Oase der sozialen Kontraste
Nicht allein die Stammlokale der Deutschen sind Orte der Begegnung. Ebenso sind die über Einzelhandelsöffnungzeiten meist hinausreichenden Büdchen wichtige soziale Treffpunkte. Brigitte Kraemer hat einige von ihnen fotografiert.
Von Jonas Littfers (2010-05-15)
Für die meisten ist die Bude, die regional auch Kiosk, Trinkhalle oder Büdchen genannt wird, "ein nicht wegzudenkender Versorgungsstützpunkt, der elementare Grundnahrungsmittel wie Flaschenbier, Kartoffelchips und Klümpchen auch jenseits der üblichen Ladenöffnungszeiten bereit hält", wie der Bochumer Kabarettist und Autor Frank Goosen im Vorwort zu diesem Fotoband schreibt.
Dass die Bude noch viel mehr als das ist und ein exakt auf die Kundschaft zugeschnittenes Angebot bereithält, hat die in Hamm geborene Herner Fotografin Brigitte Kraemer mit der Kamera eingefangen. Auf knapp 140 Schwarzweißfotografien zeigt sie, was sich vor, hinter und in der Bude abspielt. Es ist ein Stück Heimat- und Regionalkunde, in deren Mittelpunkt die Menschen stehen, die die Bude nutzen.
Intensiver als etwa die Nachttanke oder der Frittenstand ist die Bude oft ein sozialer Ort des Verweilens und mitunter eine Oase der sozialen Kontraste, ein Ort, an dem man sich schnell - meist bei einem Heiß- oder Kaltgetränk - einen Überblick über die Schlagzeilen des Tages oder Neues aus der Nachbarschaft verschaffen kann. Letzteres ist meist das Interessantere.
Man erfährt an der Bude, wer gerade gestorben ist, viel zu jung oder absehrbar; man erfährt, dass Müllers Fritzchen schon wieder eine Fünf in Mathe nach Hause gebracht hat und Meiers Moni, gerade Fünfzehn, sich mit Achtzehnjährigen herumtreibt; der Filou von Schulze gerade seinen Abschluss gemacht und der vom Schmidt demnächst 200 Stunden im Altenheim ableisten muss, weil er schon wieder auf'm frisierten Moped erwischt wurde - ohne Führerschein.

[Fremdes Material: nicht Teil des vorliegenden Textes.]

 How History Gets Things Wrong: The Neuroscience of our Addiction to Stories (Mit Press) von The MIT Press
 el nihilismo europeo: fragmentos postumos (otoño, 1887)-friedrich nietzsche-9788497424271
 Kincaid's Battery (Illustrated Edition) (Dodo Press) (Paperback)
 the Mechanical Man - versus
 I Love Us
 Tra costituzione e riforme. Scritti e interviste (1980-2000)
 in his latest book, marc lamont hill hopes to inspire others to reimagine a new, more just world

An der Bude werden politische Standpunkte ausgetauscht, wird über Gott, die Banken und die Welt diskutiert. An der Bude findet statt, was Soziologen im medialen Raum schon lange vermissen: Kommunikation. An der Bude findet ein Austausch von Standpunkten statt, wie er originaler kaum sein könnte.
Für I-Dotze ist die Bude häufig der erste Kontakt mit dem Geschäftsleben. Indem sie ihr Taschengeld in Süßigkeiten umsetzen, lernen sie ein wenig den Wert von Geld kennen und wägen gut ab, wie viele unterschiedliche Weingummis, Lakritze und Lutschpastillen sie sich abzählen lassen können. Ein Gefühl für Zeit entwickeln sie während dieser Phase leider noch nicht.

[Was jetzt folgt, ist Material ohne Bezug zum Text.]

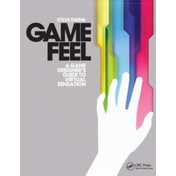 Game Feel: A Game Designer's Guide to Virtual Sensation by Steve Swink (Paperback, 2008)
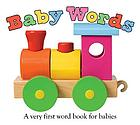 Baby words : a very first book for babies.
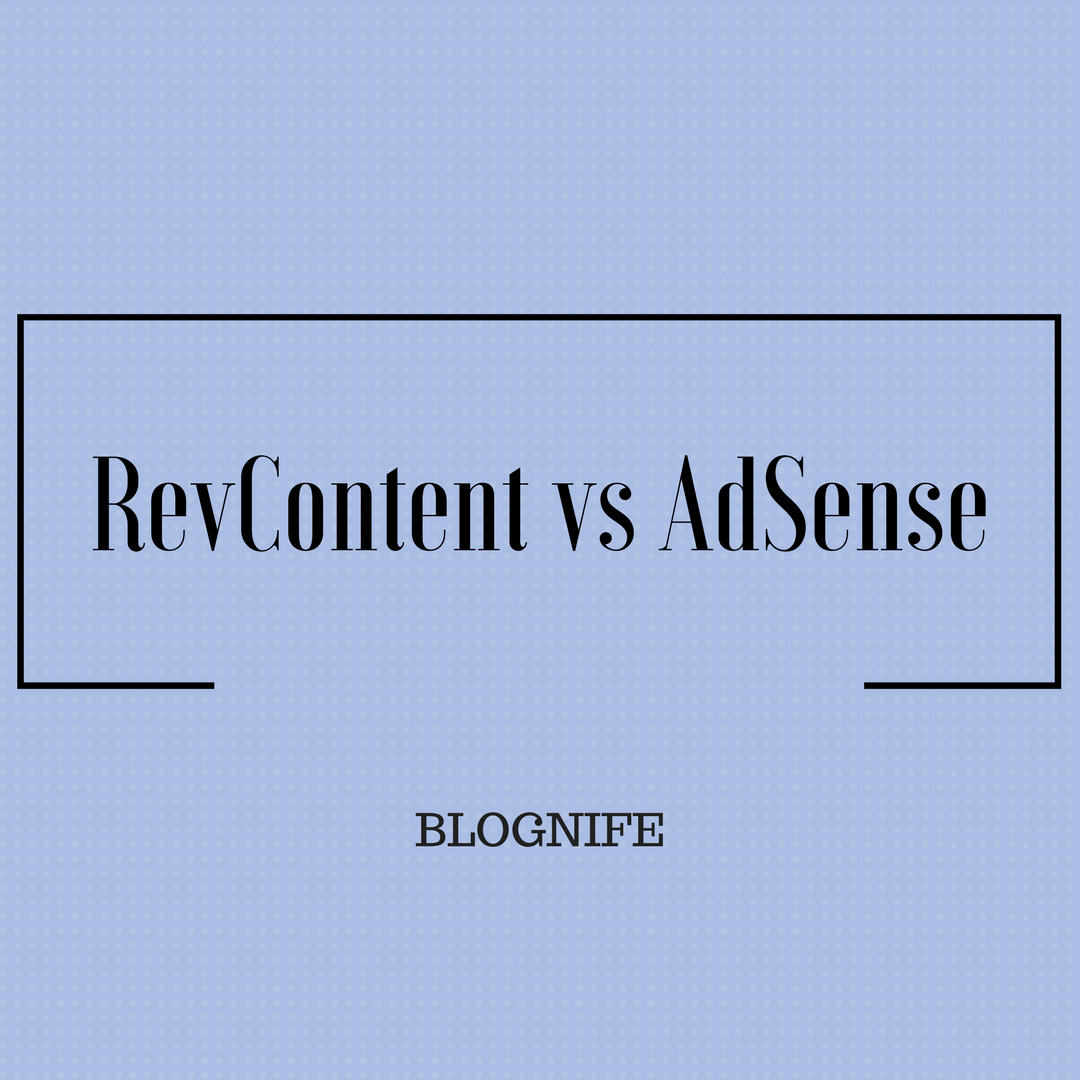 RevContent vs AdSense – CPM Rates, Payments and Earning Reports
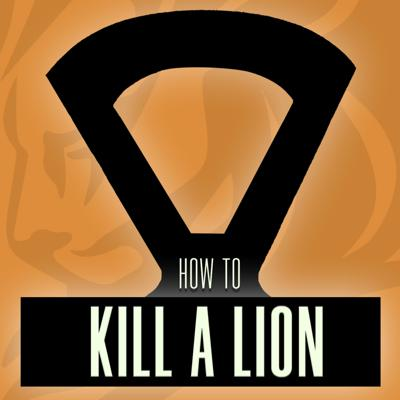 How To Kill A Lion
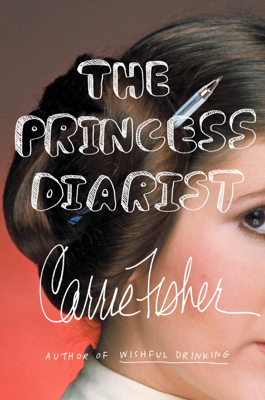 The Princess Diarist - Carrie Fisher book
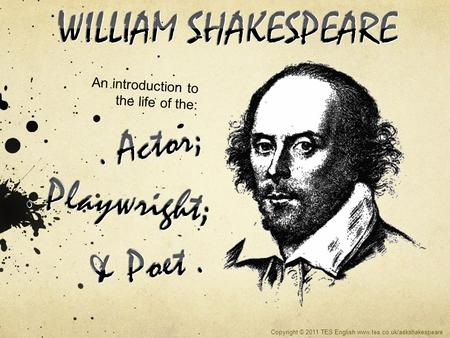 An introduction to the life of the: Copyright © 2011 TES English www.tes.co.uk/askshakespeare.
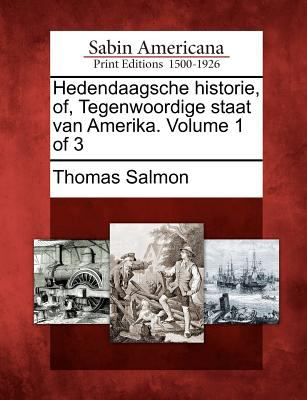 Hedendaagsche Historie, Of, Tegenwoordige Staat Van Amerika. Volume 1 of 3 9781275863613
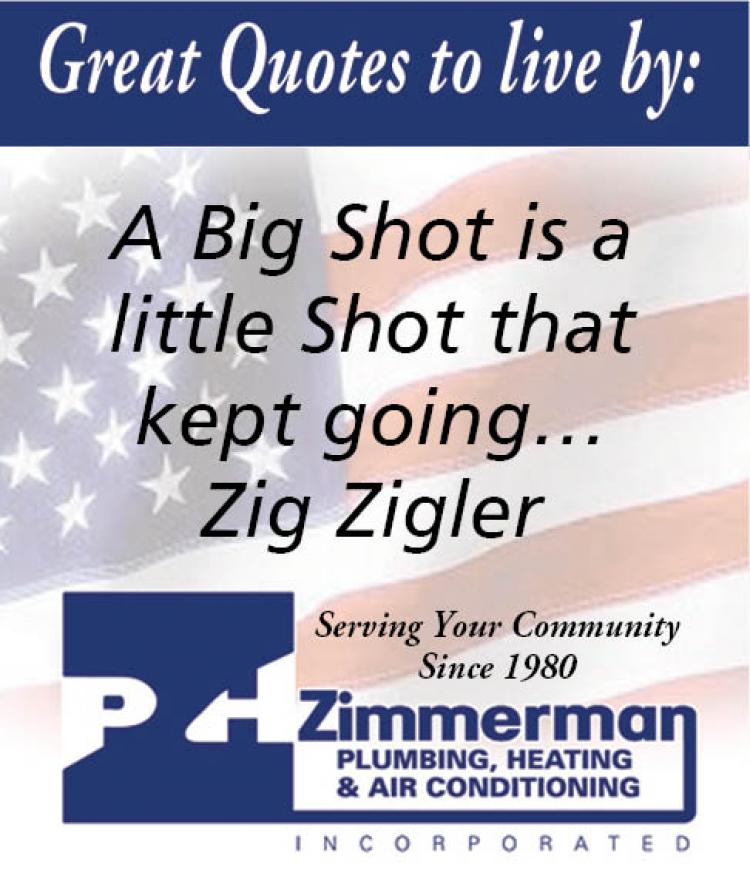 Great Quotes to live by brought to you by Zimmerman Plumbing, Heating & AC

Denn ob sich hinter ihnen Erwachsene anstellen, die nur eine Zeitung, ein Magazin, einen Büchter, Weizenjungen oder Zigaretten kaufen wollen, interessiert die Steppkes wenig. Auf höfliche Aufforderung aber lassen sie die Erwachsenen stets vor, ohne ihren Blick auf die Objekte ihrer Begierde aus dem Auge zu verlieren.
Drei Jahre lang hat Kraemer im Auftrag des Landschaftsverbandes Westfalen-Lippe Buden, Kioske und Trinkhallen im Ruhrgebiet fotografiert. Von Duisburg über Essen und Bochum bis Dortmund. Herausgkommen sind ausdrucksstarke Momentaufnahmen, die jede für sich gesehen eine Geschichte erzählen und für sich sprechen. Dem Betrachter lässt Kraemer Interpretationsspielraum, besonders deshalb, weil sie auf Bildunterzeilen verzichtet.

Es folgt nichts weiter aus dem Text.